Senate debates
Tuesday, 17 October 2023
Bills
Family Law Amendment Bill 2023, Family Law Amendment (Information Sharing) Bill 2023; In Committee
1:18 pm
Michaelia Cash (WA, Liberal Party, Shadow Minister for Employment and Workplace Relations) Share this | Hansard source
I will make a comment in relation to the amendments that the coalition has circulated. We have circulated an amendment that leaves the current objects and principles intact. What the Labor Party has done is take these out. They're removing everything in the objects and principles except the reference to safety and the UN convention. Our amendment is to put them back into the act.
I'd just make some comments on the discussion that we've been having on the parenting framework, the objects and principles and what mum-and-dad unrepresented litigants, in particular, are now going to have to go through. The problem with the bill we have before us is that it removes, as I stated, the existing objects and principles and leaves nothing but the reference to safety and a general invitation to look at a UN convention, if you can even work out what that is. The objects clauses make clear to the court that the provisions implement Australia's obligations under international instruments and/or make clear the constitutional basis on which the parenting framework relies. What the minister has outlined in the discussion that we've had about this particular part of the act is exactly the problem. As a matter of principle, we have no issues with implementing international conventions. The issue with the approach that the Labor government has taken in relation to the bill we have before us is this. On the one hand, we have the minister saying that the amendments are for the benefit of people who make decisions about parenting in the shadow of the law. On the other hand, what they are then doing in this bill—and hence our amendment to bring those objects back into the act—is to strip away the guidance that might help those people who so desperately need it.

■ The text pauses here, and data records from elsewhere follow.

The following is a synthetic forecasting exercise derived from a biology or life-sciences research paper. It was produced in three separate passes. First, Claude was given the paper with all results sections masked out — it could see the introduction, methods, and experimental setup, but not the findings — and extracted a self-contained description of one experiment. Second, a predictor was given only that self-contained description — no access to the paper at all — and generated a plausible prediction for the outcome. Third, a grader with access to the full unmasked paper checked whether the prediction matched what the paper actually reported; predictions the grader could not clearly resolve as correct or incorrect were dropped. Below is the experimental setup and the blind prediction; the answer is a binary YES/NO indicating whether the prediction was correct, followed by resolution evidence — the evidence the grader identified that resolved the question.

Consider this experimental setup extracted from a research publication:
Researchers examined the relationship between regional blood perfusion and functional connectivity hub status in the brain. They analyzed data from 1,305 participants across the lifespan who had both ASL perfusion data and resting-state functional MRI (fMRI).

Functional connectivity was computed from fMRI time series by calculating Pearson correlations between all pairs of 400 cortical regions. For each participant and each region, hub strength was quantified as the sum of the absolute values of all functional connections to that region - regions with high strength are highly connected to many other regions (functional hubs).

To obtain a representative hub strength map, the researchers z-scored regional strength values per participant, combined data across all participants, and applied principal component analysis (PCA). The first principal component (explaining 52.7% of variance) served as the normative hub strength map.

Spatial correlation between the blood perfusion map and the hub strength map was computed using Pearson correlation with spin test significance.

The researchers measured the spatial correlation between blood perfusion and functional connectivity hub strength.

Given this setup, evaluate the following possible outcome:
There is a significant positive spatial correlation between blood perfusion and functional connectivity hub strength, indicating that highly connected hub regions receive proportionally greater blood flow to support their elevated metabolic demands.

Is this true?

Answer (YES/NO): YES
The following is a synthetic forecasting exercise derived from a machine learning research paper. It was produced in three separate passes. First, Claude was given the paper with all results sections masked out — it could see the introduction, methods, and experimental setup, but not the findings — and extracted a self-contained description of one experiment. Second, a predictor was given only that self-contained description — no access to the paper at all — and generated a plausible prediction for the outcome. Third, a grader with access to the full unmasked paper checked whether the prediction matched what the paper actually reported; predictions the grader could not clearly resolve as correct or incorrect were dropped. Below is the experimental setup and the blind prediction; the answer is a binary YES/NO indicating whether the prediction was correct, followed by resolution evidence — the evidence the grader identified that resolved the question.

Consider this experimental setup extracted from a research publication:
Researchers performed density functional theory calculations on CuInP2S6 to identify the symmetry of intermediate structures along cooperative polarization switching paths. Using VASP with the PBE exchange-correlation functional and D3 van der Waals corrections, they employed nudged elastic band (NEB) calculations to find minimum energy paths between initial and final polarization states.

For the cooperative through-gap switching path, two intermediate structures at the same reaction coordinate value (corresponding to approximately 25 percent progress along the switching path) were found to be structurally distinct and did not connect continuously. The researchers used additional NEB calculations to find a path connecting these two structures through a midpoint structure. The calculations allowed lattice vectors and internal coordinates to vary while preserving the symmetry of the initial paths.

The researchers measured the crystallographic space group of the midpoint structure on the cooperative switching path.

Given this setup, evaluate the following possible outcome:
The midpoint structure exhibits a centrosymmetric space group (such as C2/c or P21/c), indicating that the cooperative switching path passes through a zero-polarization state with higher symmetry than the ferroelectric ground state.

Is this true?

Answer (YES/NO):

A parent might find it quite useful to know that, when deciding their case, a court will try to apply the principle that, 'Parents should agree about the future parenting of their children.' Instead, under the bill that we now have before us, all they have is a provision that tells them to go and look for the UN Convention on the Rights of the Child. We've had evidence from the minister that it's online, so they can Google it. We also know that there are 54 articles and they don't all apply. In this case, they then need to work through the 54 articles to work out which ones are going to apply to them. If they can find the convention at all, as I said, they then have to wade through the convention to try and work out which articles are relevant. They then need to figure out whether the bill is referring to the provision which talks about the duties of the parents or the provision that deals with—and I still didn't get an answer in relation to article 17—encouraging the production and dissemination of children's books. I still have absolutely no idea what guidance I'm given in relation to that.
We're going to be faced with a situation, under this bill, where parents need to somehow translate a UN convention, which is an agreement about the obligations of nation states—if parents even know what state parties and nation states are—into guidance on parenting matters. As I said, we don't have a problem with the parliament saying through legislation that it's implementing international commitments. But look at the bill that we have in front of us. As Senator Hanson has said, this is a bill that touches so many people across Australia. It actually literally touches, to put it in plain English, mums and dads in their homes and mums and dads who are out there. It also has an impact on their kids and on critically important issues in peoples' lives, like family violence and the parenting of children.
The point throughout this part of the committee process is this. As to what this bill is now going to do—and we're only onto the objects of the act here, which is the bit that provides parents with the guidance they need going forward—Labor have created a fundamental lack of clarity on the face of the legislation. By removing the type of guidance which actually helps the average person without legal training, you create confusion, you reduce clarity and you create room for legal dispute and delay. Again, I ask the minister: Why did the government do this?